▸ **DOCUMENT SECTION**
A System on a Chip (SoC) may include a memory device that is formed as part of the SoC or located close to the SoC. Such a memory device is typically called near memory. Near memory is often a faster memory type, such as random access memory (RAM), that reduces the chance for latency in reading/writing operations. However, RAM tends to be more expensive than other memory types and the amount of near memory that can be used is often limited by the physical size of the SoC.
To increase the amount of storage space that is available to the SoC, an additional memory device may be connected to the SoC. This additional memory device is often referred to as far memory since it is typically positioned at location away from the SoC. As far memory is positioned away from the SoC, the amount of far memory is not typically limited by the physical size of the SoC and is often formed by cheaper, slower memory. Thus, far memory typically has more storage capacity than near memory. However, far memory often increases memory access latency due to its slower speed and greater distance from the SoC. Thus, read/write operations may be slower when done from/to far memory than compared to read/write operations from/to near memory.

▸ **RECORD SET**
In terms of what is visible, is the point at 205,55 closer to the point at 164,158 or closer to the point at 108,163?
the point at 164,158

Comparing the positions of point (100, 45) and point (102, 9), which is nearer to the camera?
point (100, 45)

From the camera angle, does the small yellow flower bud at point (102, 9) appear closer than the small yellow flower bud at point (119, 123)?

--

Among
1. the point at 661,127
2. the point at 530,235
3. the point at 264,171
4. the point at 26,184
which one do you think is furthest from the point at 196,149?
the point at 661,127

--

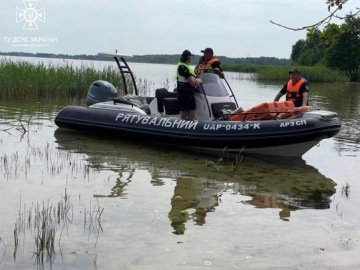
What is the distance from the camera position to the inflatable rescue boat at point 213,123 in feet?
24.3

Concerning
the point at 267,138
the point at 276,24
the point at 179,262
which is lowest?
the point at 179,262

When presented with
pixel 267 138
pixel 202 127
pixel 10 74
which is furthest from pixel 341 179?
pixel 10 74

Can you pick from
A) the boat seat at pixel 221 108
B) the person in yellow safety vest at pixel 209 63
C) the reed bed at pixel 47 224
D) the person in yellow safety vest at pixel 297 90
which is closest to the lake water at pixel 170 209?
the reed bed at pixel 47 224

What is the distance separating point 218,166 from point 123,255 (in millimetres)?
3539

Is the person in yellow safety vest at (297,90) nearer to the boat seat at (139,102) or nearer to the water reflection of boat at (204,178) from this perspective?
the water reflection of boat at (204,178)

▸ **STATED GOAL**
Write out the passage on near and far memory word for word, starting with "To increase the" and going on through "from/to near memory.". The records have no connection to the passage on near and far memory.

▸ **THE COMPLETED TASK**
To increase the amount of storage space that is available to the SoC, an additional memory device may be connected to the SoC. This additional memory device is often referred to as far memory since it is typically positioned at location away from the SoC. As far memory is positioned away from the SoC, the amount of far memory is not typically limited by the physical size of the SoC and is often formed by cheaper, slower memory. Thus, far memory typically has more storage capacity than near memory. However, far memory often increases memory access latency due to its slower speed and greater distance from the SoC. Thus, read/write operations may be slower when done from/to far memory than compared to read/write operations from/to near memory.